We’re still very much enjoying the golden phase of parenting, where our boys play independently for hours on end but still snuggle at bedtime and cry “watch me!” to see us smiling from the sidelines. These elementary years have been some of my favorites, full of imagination and wonder and milestones and growth. But every now and then, we get a glimpse of what’s to come, as our nine-year-old starts to place more and more importance on the opinions and actions of his peers.
When he learned to speak as a toddler, I’d get caught blindsided by my own reflection; my diction and intonation coming from his mouth. Now, he comes home from school with a new vernacular, words and phrases winding their way into his regular vocabulary that aren’t familiar. I’m caught abruptly, hearing for the first time, the influences of people I don’t even know. Not to say it’s bad, but that’s how I went from “Mom” to “Bro.”

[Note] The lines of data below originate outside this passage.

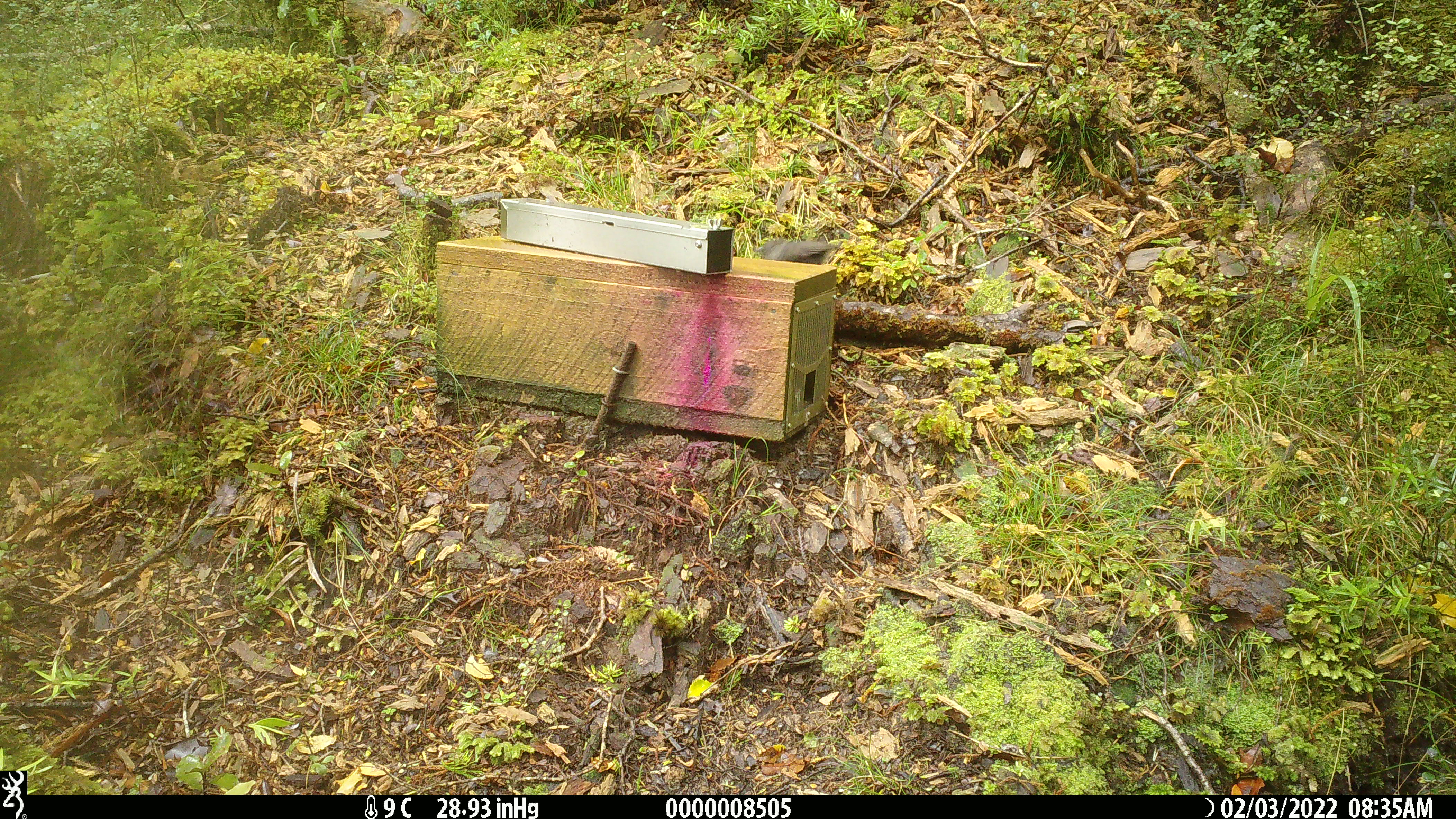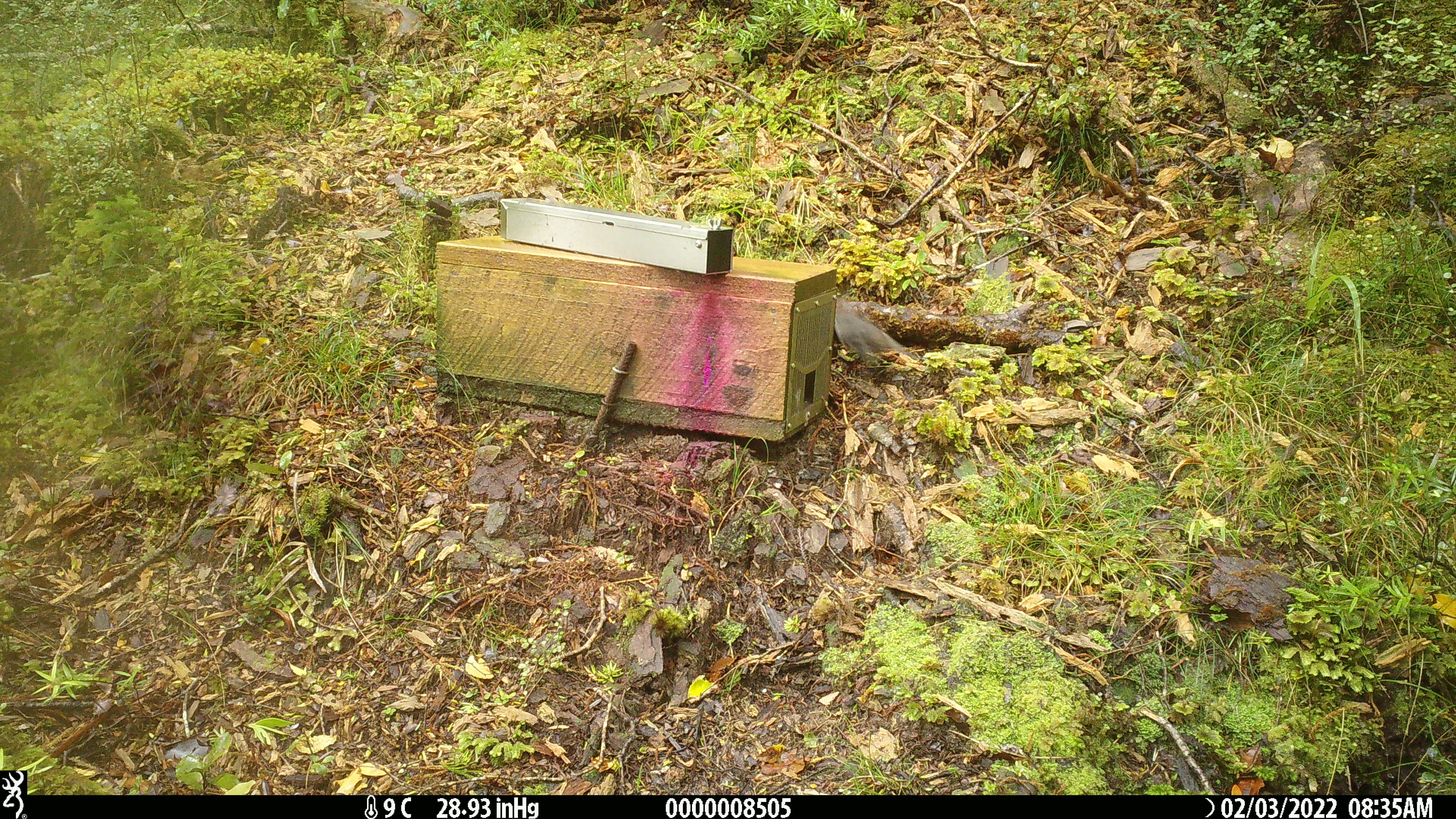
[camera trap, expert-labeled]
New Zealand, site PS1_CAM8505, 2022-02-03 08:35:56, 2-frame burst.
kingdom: Animalia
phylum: Chordata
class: Aves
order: Passeriformes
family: Petroicidae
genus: Petroica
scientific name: Petroica australis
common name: new zealand robin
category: robin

As parents, I think it’s easy to think of our kids as miniature versions of ourselves. But boy, do they prove us wrong. While I remind my son “I’m not your bro,” I remind myself he’s got new words, new interests, new strengths, new challenges, and that reflection I once saw so clearly is now only visible in his eyes when he smiles.
It’s up to me to take interest in his world instead of the other way around- Star Wars, legos, Minecraft, basketball, guitar, and books of dragons. I may not be an expert but they’re all fun to play, which I guess makes him a pretty cool “bro.”